The morning of October 24, 2018 was full of excitement for our Introduction to the Fashion Business course. On a tour of Kleinfeld Bridal boutique, Kenssy Quezada, manager of stock, led LIM students to see the stockroom, accessories room, showroom and fitting rooms. In addition to answering our questions, Quezada shared his favorite part of the job as “when the girls cry” because he and his team of eight enjoy seeing genuine emotion and authenticity that brides feel upon trying on the perfect gown.
Kleinfeld Bridal displays numerous dresses on mannequins, in addition to effectively showcasing all different stages of the bridal process. For example, the showroom is separate from the accessories room, which is separate from the fitting rooms and also separate from the stockroom. The color scheme is clean, and the consumer benefits from being able to easily navigate the massive store.
From a distance, the gowns can appear extremely similar, most likely due to the similar color scheme. Most of the gowns are white or ivory, but a closer look shows that the immense details really set each one apart from another. There are gowns drenched in beads, while others are smothered in intricate lace. Some have the classic princess cut and others have an off-the-shoulder neckline. Most of the dresses are floor length, yet a few allow the bride to show off some leg. Regardless of the design, Kleinfeld allows the customer to notice the dainty details and overarching silhouette, which eases the dress-selection process for the bride.
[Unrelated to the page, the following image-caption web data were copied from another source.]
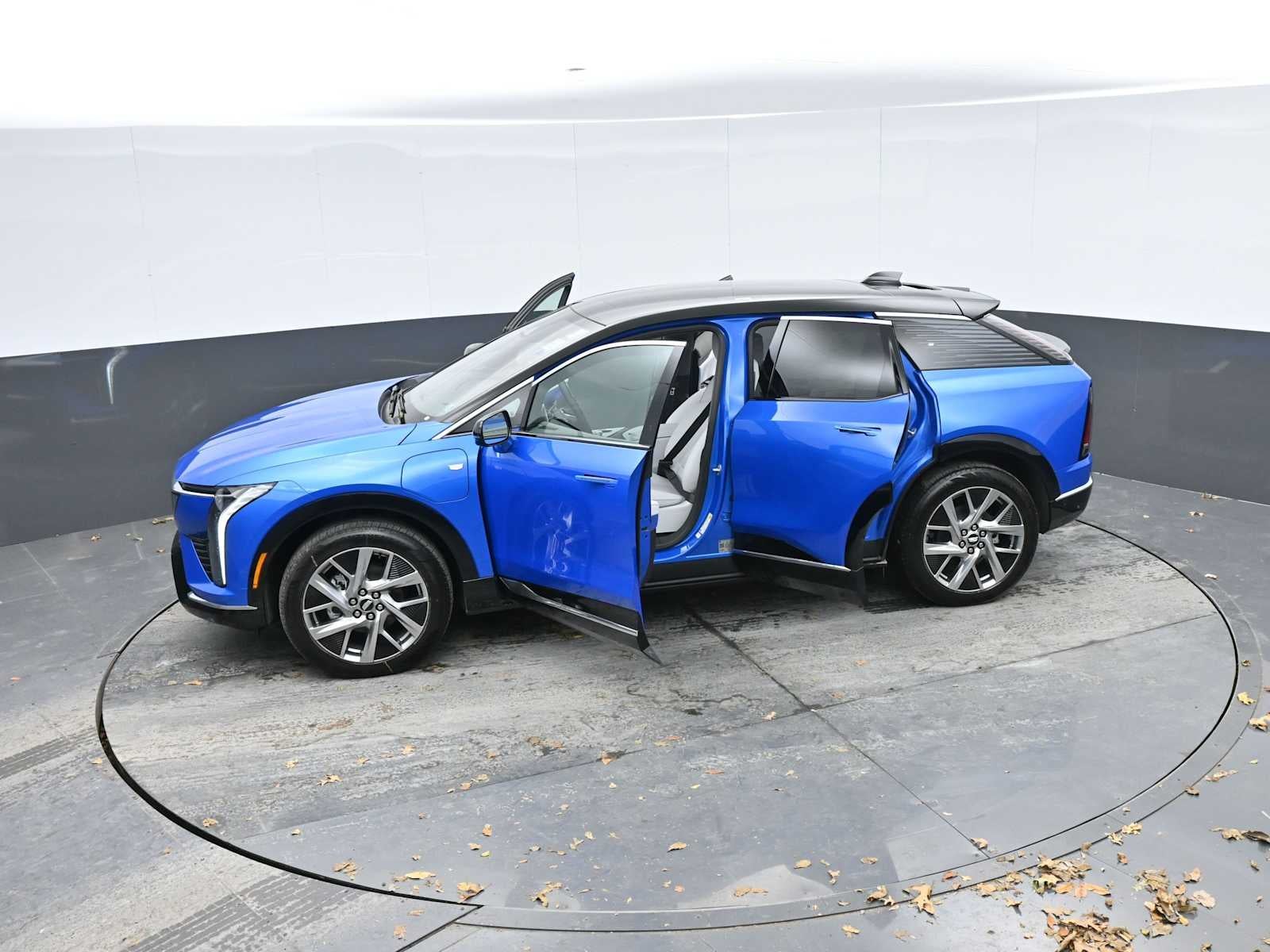 2026 Cadillac OPTIQ Luxury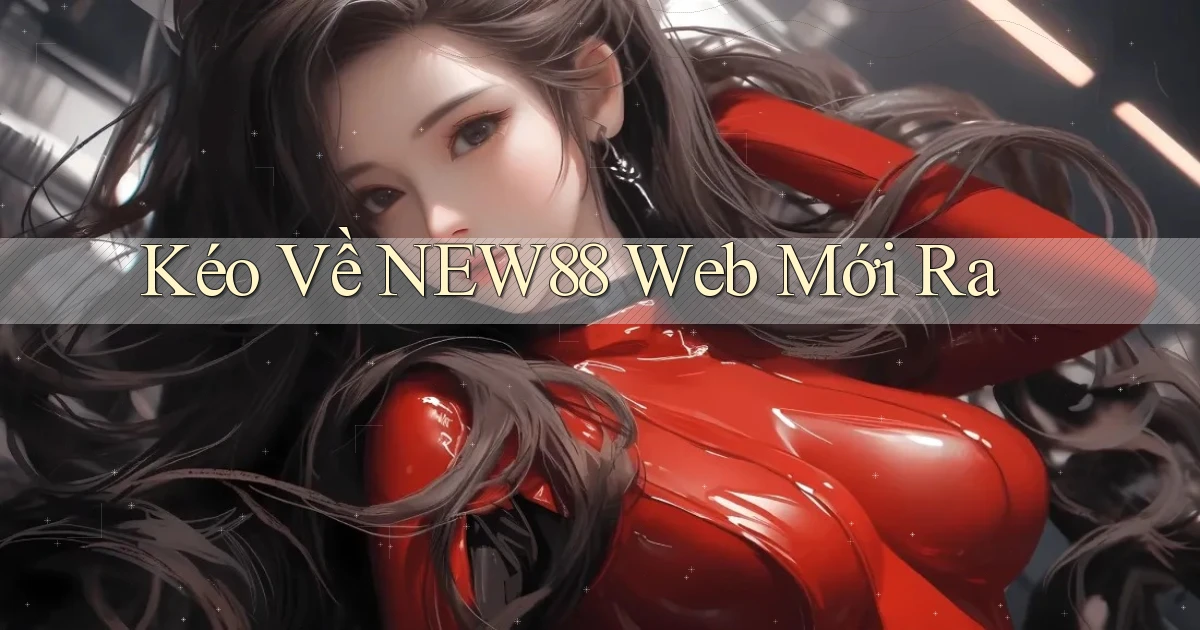 kéo về new88 web mới ra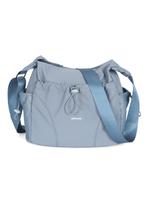 Bolsa Média Transversal Em Náilon Up4you Bolsa Média Transversal Em Náilon Up4you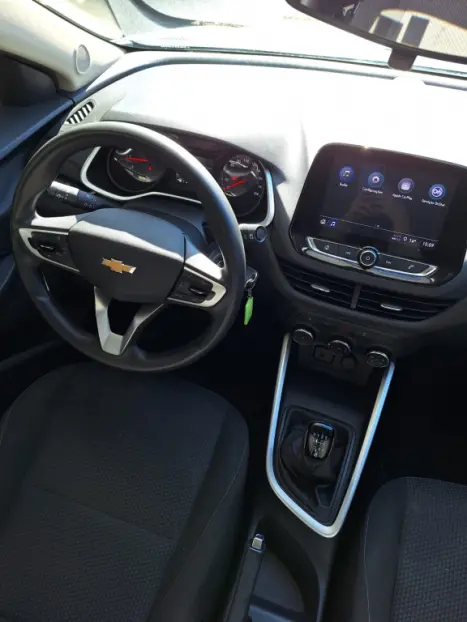 CHEVROLET Onix Sedan 1.0 12V 4P FLEX LT PLUS TURBO, Foto 8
Even though bridal wear is not on people’s mind on a daily basis, it is an enormous industry in the US with about 6,500 stores nationwide and it has a positive revenue outlook according to IBIS World market research. Kleinfeld offers a strong presence in the wedding industry for brides.
Personally, the bridal industry seems too full of glitz and glam for my taste; however, this trip exceeded my expectations. The layout and size of the store was mind blowing, the gowns were effortlessly lovely, and the atmosphere was friendly and exceptionally pleasant. Who knows? Maybe one day I will find myself saying “yes” to a dress at Kleinfeld Bridal.